J’ai maintenant des pognes de travailleurs. Et je les trouve belles comme cela. Calleuses, gonflées, courbaturées. Quand je les regarde, je vois les 8 derniers mois passés à travailler comme je ne l’avais jamais fait, à faire ce que je n’avais jamais fait. Je me suis battue pour rester en Australie alors que le monde se confinait, qu’il fallait “rentrer chez soi”, me suis battue pour surmonter l’harcèlement moral quotidien au travail, battue pour donner plus de poids à plusieurs bonnes personnes plutôt qu’à une seule mauvaise. Me suis battue avec des fourches de tracteur, des buggys bloqués dans la boue, des quadbikes retournés dans les virages, des clôtures et des mètres de barbelés emmêlés. Battue avec les sabots piétinants des vaches agacées, défendue contre celles qui me chargeaient ou m’aplatissaient parfaitement contre les barrières. Encore quelques jours et tout cela sera fini. Derrière moi. Aujourd’hui sera hier.

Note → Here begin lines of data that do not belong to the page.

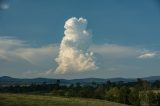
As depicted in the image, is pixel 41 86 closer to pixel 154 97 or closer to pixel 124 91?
pixel 124 91

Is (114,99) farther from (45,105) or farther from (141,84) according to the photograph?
(45,105)

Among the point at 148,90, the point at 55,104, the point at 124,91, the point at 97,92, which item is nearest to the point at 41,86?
the point at 97,92

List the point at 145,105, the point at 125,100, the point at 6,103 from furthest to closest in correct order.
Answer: the point at 125,100, the point at 145,105, the point at 6,103

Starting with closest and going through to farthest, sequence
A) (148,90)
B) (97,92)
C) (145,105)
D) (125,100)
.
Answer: (145,105)
(148,90)
(125,100)
(97,92)

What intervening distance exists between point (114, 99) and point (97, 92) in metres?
7.87

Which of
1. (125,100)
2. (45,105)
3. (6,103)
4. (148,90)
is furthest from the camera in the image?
(125,100)

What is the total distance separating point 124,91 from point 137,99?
30.9 ft

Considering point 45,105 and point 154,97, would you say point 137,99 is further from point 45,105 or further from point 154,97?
point 45,105

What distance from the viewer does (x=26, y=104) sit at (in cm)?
5219

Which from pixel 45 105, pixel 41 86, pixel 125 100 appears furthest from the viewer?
pixel 41 86

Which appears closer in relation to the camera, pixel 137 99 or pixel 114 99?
pixel 137 99

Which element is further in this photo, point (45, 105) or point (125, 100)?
point (125, 100)

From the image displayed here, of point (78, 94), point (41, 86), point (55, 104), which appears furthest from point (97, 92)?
point (55, 104)

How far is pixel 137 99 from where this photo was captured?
9906 cm
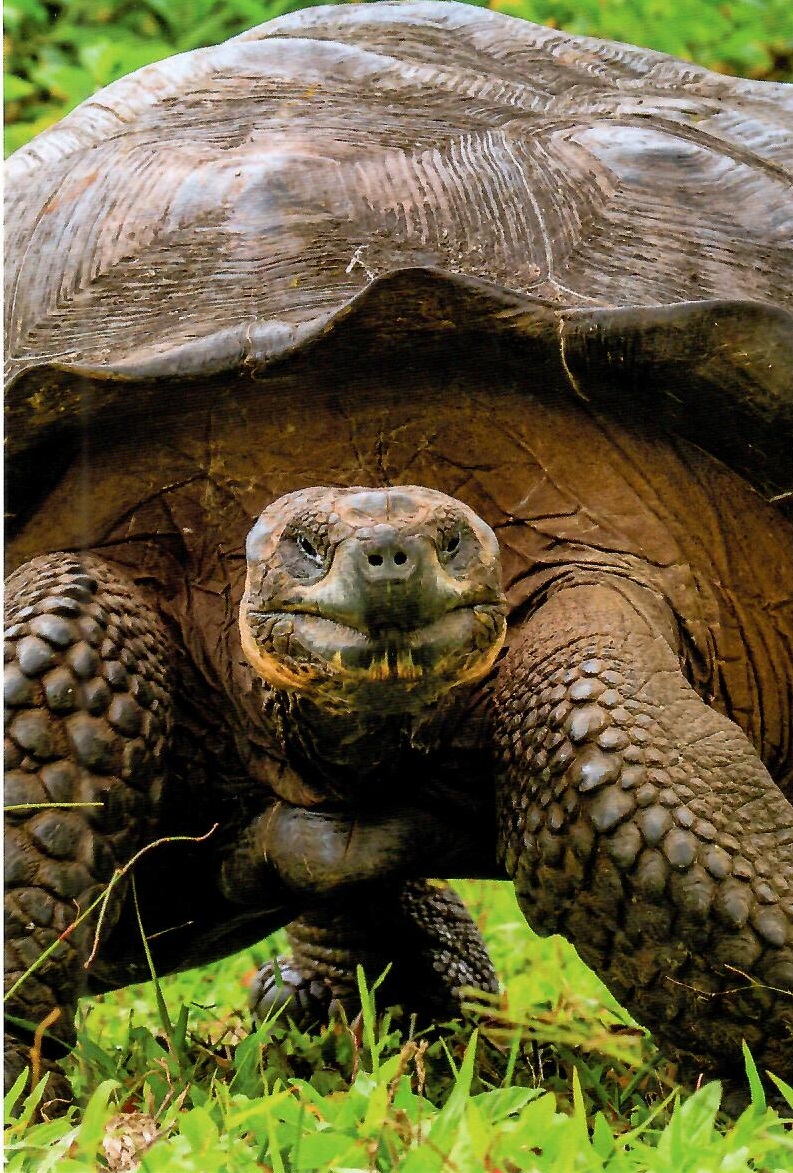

Bientôt tous les inconforts liés aux mouvements répétitifs, au travail physique et au manque de sommeil auront complètement disparus. D’ici un mois, je serai à nouveau sur le vieux continent. D’autres habitudes reprendront leurs places, les visages familiers se rappelleront à mes yeux et mon cœur s’accoutumera à la chaleur d’un vrai foyer. Mais je n’oublierai pas. Les heures de travail acharné, les fous rires solitaires jetés au vent, les coups d’œil furtif à la Voie lactée. Je n’oublierai pas les litres de sueur versés, les caresses avec mes vaches préférées. Je n’oublierai pas les sourires échangés, les larmes perdues à la fin d’une journée et les découvertes enfin retrouvées. Non, j’oublierai rien de tout ça. J’ai le cœur courbaturé d’avoir autant vécu en si peu de temps. Et putain ça fait du bien de se savoir si intensément vivant.
Bon, en attendant de ne pas oublier, il y a autre chose qui me ferait du bien, dormir quelques heures avant la traite de demain!